» **YOUR GOAL**
Return the following lines unchanged, reproducing every character in the same order.

» **DATA SUPPLIED**

══════════

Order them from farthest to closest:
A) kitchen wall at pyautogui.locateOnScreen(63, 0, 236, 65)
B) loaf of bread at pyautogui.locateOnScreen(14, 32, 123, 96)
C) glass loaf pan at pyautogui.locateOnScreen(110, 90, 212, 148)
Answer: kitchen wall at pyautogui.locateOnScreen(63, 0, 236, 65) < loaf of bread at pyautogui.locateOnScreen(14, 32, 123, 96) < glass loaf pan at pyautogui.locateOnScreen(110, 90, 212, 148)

══════════

» **EXPECTED ANSWER**
Order them from farthest to closest:
A) kitchen wall at pyautogui.locateOnScreen(63, 0, 236, 65)
B) loaf of bread at pyautogui.locateOnScreen(14, 32, 123, 96)
C) glass loaf pan at pyautogui.locateOnScreen(110, 90, 212, 148)
Answer: kitchen wall at pyautogui.locateOnScreen(63, 0, 236, 65) < loaf of bread at pyautogui.locateOnScreen(14, 32, 123, 96) < glass loaf pan at pyautogui.locateOnScreen(110, 90, 212, 148)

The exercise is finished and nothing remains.